The fall season usually inspires excitement about creating new goals. Perhaps it’s a remnant from my days as a public school teacher, but back-to-school/homeschool time feels a little like a new year.
As you’re modifying your family’s schedules and creating goals together, here are a few tips for incorporating fitness into your new routines. (Yep, acronym style. Bear with me.)
Fall for Family Fitness
F – Footwork. Fitness doesn’t just mean lifting weights in a gym or participating on a sports team. You have multiple options for varying age and ability levels, plus options to complete together as a family. One big tip: Choose an activity that gets your feet and legs moving. Use large muscle groups to ensure enough work occurs to increase fitness.

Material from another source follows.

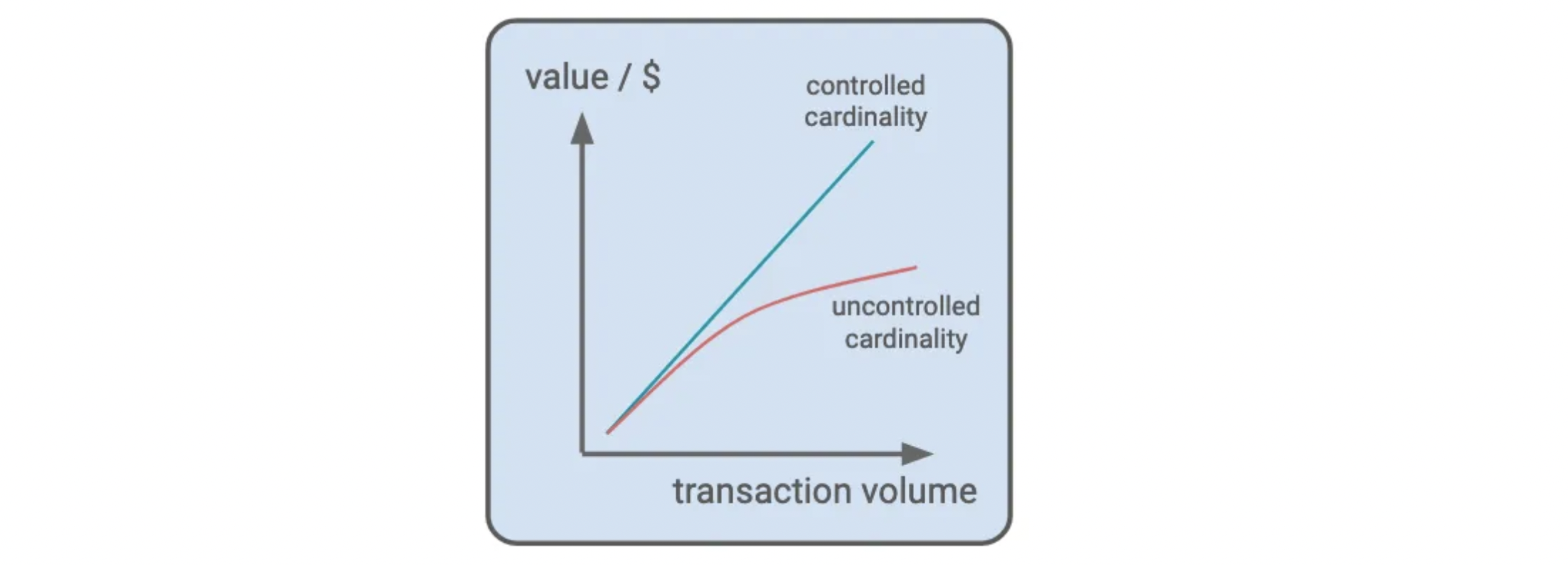 value / \$

controlled cardinality

uncontrolled cardinality

transaction volume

A few ideas: walking, skating, hiking, geocaching, swimming, dancing, jumping rope.
A – Add it slowly. Many families who take a break in between “school years” ease back into the routine slowly by adding one or two core subjects a week over a few weeks. Too much all at once can cause burnout. Apply the same idea to fitness. Increase your frequency, time, or weight/load slowly so your body adjusts with reduced risk of injury. Plus, you can find time for one workout a week easier than five. As you add one fitness session in, add another session the next week, and so on. See more tips in this article on when to increase your exercise.
L – Look for opportunities. Search out ways to incorporate fitness into your lessons for an energy boost or motivation for your kinesthetic learners. Sneak fitness in as you’re running errands by taking the stairs. Incorporate a 5-minute push-up and jumping jacks contest in between homeschool subjects. Organize your home spaces to encourage activity. Schedule a family bike ride one evening a week. Set fitness goals as a family. Pick active ideas for quality time with your spouse and children.
L – Link with learning. Incorporate movement and fitness into core subject learning as often as you can. Not only does this strategy benefit your kids with hands-on learning, but it can also help boost memory of material and increase understanding of a concept. Check out this post on a flexibility experiment and this post on predicting and measuring heart rate (both from The Homeschool Scientist) for examples of content combined with fitness. You can also ask your older kids to create an active game focused on a content-related theme.
What goals do you hope to work towards in family fitness? Would any of these ideas help you?
Phenocal says
Nice information about Fall for Family Fitness
katie d says
great post… I just finished one myself on family fitness! http://wellnurturedplantsandpillars.wordpress.com/2013/09/25/work-out-wednesday-family-obstacle-course/
Caroline says
Good create-your-own-obstacle-course post, Katie. I’m a firm believer in allowing kids to create their own games and challenges like that.